In House Training Pengasuhan, Memperkuat Semangat Guru Menyambut Tahun Ajaran Baru

Salah-satu jargon serta pakem yang terpatri dalam sanubari segenap civitas Pesantren Darunnajah 2 Cipining adalah materi pelajaran itu penting namun metodologi pengajaran lebih penting. Metodologi pengajaran itu penting tetapi guru lebih penting. Guru itu penting tetapi jiwa guru lebih penting daripada (sekedar kehadiran) guru itu sendiri.

Oleh karenanya, tidak pernah berhenti ihtiar pesantren untuk meningkatkan kualitas dan mutu dewan guru. Terlebih lagi diyakini bahwa kualitas guru akan berbanding lurus dengan kualitas pendidikan peserta didiknya. Sabtu pagi, 16 Muharram 1447 H/12 Juli 2025, pembukaan agenda tahunan di awal tahun pelajaran berupa In House Training (IHT) bagi seluruh dewan guru resmi dibuka. Bertempat di aula kampus satu, agenda wajib ini diikuti tidak kurang dari 250 guru.

Dalam sambutan Wakil Pengasuh Pesantren, Ustadz Nasihun Sugik, S.E., M.M., antara lain menyampaikan Filosofi Kayzen yang relevan, perlu dan penting diaplikasikan oleh segenap pejuang civitas pesantren: 1. Perbaikan kecil dan berkelanjutan. 2. Melibatkan semua orang untuk mencapai tujuan. Total Quality Management (TQM). 3. Fokus pada proses bukan hasil. 4. Tidak ada hari tanpa perbaikan.

Alumni TMI Pesantren Darunnajah 2 Cipining angkatan 7 tersebut, juga menekankan pentingnya guru pendidik berada langsung di lapangan dan merasakan sendiri apa yang dirasakan santri.
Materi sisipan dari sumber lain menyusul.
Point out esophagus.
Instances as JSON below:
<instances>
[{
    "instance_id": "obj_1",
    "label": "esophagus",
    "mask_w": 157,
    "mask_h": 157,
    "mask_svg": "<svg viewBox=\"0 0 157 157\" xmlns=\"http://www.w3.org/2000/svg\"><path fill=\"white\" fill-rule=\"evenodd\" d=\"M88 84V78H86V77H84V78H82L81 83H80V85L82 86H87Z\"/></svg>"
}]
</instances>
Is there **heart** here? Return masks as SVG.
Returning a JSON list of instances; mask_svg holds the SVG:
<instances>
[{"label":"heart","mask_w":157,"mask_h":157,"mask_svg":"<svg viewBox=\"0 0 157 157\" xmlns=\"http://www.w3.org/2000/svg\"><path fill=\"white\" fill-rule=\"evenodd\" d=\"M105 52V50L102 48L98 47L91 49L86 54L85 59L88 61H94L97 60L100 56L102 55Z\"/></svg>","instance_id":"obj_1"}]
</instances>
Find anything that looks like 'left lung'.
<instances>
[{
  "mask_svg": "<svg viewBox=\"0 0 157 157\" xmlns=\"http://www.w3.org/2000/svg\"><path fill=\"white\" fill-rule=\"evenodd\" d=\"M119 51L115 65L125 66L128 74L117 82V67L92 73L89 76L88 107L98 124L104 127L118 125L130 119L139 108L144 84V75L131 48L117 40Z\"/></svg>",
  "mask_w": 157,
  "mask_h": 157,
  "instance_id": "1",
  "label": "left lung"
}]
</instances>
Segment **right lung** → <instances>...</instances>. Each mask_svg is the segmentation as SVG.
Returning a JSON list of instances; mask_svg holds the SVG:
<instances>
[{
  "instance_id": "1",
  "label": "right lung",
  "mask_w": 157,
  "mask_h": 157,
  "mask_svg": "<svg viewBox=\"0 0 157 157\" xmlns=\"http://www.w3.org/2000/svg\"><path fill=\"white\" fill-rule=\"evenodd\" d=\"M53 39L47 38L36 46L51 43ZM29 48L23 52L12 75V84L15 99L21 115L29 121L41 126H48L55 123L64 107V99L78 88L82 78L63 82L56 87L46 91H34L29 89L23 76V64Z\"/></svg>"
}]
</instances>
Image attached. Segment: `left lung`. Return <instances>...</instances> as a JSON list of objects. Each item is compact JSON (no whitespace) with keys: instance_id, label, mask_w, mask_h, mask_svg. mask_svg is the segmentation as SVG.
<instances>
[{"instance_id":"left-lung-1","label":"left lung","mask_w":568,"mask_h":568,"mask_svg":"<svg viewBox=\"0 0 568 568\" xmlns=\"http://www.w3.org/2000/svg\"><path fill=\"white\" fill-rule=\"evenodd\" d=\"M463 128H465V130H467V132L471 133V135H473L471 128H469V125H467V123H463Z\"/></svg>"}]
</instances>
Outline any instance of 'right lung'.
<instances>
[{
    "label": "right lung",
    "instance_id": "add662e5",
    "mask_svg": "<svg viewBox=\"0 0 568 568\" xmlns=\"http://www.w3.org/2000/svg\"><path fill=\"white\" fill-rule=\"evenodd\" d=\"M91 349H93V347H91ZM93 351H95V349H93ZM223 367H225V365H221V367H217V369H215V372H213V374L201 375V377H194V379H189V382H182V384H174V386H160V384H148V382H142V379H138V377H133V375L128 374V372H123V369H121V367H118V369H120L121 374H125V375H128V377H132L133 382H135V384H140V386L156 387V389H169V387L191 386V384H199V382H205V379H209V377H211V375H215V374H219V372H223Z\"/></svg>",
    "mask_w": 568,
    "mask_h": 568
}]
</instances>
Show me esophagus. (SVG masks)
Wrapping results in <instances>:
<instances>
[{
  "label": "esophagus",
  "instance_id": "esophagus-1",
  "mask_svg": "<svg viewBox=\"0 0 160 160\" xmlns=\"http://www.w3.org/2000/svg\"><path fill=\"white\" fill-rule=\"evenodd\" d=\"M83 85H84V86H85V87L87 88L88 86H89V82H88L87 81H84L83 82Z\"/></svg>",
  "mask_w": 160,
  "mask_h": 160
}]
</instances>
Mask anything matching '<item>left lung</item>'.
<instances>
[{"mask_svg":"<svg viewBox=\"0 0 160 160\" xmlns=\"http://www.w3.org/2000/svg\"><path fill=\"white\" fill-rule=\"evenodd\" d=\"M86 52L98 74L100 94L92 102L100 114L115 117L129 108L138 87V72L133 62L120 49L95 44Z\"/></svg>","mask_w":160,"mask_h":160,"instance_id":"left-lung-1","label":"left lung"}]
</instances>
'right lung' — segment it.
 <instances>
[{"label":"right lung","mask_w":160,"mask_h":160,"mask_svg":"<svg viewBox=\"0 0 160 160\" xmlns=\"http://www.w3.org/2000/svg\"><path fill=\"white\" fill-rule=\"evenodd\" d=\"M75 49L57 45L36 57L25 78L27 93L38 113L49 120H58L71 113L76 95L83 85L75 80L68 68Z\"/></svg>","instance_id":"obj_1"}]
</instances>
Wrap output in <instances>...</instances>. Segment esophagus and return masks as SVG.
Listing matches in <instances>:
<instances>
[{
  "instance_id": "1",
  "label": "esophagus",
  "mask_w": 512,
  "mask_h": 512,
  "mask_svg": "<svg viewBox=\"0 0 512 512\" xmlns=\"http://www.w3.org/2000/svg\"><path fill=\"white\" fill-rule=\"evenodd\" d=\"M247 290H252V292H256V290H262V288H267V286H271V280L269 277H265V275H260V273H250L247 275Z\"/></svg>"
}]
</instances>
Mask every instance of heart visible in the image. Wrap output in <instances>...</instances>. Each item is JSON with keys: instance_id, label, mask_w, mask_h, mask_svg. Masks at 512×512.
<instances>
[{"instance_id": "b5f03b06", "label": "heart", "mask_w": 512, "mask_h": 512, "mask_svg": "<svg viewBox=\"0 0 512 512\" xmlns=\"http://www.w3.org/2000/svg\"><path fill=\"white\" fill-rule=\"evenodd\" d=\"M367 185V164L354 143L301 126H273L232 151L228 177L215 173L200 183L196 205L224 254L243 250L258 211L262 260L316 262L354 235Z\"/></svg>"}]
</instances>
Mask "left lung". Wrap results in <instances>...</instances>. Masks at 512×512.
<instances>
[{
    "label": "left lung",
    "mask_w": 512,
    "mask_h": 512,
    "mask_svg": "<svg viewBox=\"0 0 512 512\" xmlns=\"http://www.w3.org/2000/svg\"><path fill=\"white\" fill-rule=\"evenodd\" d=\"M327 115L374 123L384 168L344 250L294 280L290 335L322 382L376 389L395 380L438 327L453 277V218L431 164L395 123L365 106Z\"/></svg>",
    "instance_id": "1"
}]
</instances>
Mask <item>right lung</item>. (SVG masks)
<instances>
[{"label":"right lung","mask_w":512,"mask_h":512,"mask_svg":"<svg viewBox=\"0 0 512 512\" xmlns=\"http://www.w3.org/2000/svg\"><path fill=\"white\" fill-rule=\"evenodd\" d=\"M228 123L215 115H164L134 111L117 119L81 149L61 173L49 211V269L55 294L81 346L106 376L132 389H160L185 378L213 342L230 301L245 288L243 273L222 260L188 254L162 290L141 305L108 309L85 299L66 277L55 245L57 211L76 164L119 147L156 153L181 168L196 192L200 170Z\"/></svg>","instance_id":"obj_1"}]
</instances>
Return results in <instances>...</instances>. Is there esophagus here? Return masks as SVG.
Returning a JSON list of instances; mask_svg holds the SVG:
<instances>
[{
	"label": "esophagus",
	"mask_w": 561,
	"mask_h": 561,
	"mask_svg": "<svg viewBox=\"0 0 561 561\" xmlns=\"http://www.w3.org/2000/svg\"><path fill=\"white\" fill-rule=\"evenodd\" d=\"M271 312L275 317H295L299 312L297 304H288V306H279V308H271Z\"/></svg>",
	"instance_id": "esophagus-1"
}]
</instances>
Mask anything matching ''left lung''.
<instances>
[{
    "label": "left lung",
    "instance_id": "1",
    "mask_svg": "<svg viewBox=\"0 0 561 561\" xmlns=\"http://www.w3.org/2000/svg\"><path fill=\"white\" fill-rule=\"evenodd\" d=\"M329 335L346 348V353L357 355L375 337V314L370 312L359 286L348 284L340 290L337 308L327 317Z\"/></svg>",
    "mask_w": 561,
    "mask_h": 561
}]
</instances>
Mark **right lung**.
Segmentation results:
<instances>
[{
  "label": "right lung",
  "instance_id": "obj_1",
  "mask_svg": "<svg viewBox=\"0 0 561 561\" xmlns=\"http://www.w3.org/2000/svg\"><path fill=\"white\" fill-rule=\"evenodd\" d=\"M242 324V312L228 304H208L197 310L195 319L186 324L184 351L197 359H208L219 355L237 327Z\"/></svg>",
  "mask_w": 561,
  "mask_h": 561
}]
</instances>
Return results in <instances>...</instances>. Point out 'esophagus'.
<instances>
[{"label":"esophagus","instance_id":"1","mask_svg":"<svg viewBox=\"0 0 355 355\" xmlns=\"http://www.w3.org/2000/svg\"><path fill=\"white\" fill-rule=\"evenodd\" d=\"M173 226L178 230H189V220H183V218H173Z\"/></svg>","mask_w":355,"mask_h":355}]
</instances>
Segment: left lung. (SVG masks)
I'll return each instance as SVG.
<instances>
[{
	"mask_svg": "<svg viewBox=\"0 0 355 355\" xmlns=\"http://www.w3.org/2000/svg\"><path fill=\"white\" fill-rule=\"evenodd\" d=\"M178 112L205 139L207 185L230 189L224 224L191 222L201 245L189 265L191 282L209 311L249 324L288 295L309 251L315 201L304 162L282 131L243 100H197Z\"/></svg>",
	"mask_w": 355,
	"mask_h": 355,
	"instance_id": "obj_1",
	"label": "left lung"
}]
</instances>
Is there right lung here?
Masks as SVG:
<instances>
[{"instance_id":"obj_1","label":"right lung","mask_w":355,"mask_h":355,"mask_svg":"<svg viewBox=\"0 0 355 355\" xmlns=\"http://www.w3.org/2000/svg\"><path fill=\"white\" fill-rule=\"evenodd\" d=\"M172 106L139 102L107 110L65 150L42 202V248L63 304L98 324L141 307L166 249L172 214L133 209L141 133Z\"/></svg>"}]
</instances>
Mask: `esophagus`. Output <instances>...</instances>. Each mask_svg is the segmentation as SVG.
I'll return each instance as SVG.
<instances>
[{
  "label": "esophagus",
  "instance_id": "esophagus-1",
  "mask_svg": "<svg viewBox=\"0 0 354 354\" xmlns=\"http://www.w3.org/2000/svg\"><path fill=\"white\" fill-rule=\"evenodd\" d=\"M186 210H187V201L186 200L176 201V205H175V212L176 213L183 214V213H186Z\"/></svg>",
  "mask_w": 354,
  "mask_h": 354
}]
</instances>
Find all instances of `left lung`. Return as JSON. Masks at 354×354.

Turba: Turun ke bawah.

Pada hari pertama IHT yang fokus kepada peningkatan spirit perjuangan dan manajemen pendidikan, telah hadir sebagai nara sumber: KH. Busthomi Ibrohim, M.Ag., Ph.D. (Ketua Yayasan Darunnajah), KH. Fajar Suryono, S.Kom., M.A, (Wakil Rektor 1 Universitas Darunnajah), dan Ustadz Muhlisin Ibnu Muhtarom, M.Pd. yang menyampaikan Strategi Komunikasi Efektif Guru.

Sesi lainnya, tampil Penjaminan Mutu Pendidikan (PMP) Pesantren Darunnajah 2 Cipining, Ustadz Musthofa Kamal, M.Ag., dan Ustadz Ahmad Rosikhin Wasyraf, M.M.Pd. dengan materi Penyusunan Program Tahunan (PROTA) dan I’dad Tadris (Rencana Program Pembelajaran), serta Sifat Ideal Guru.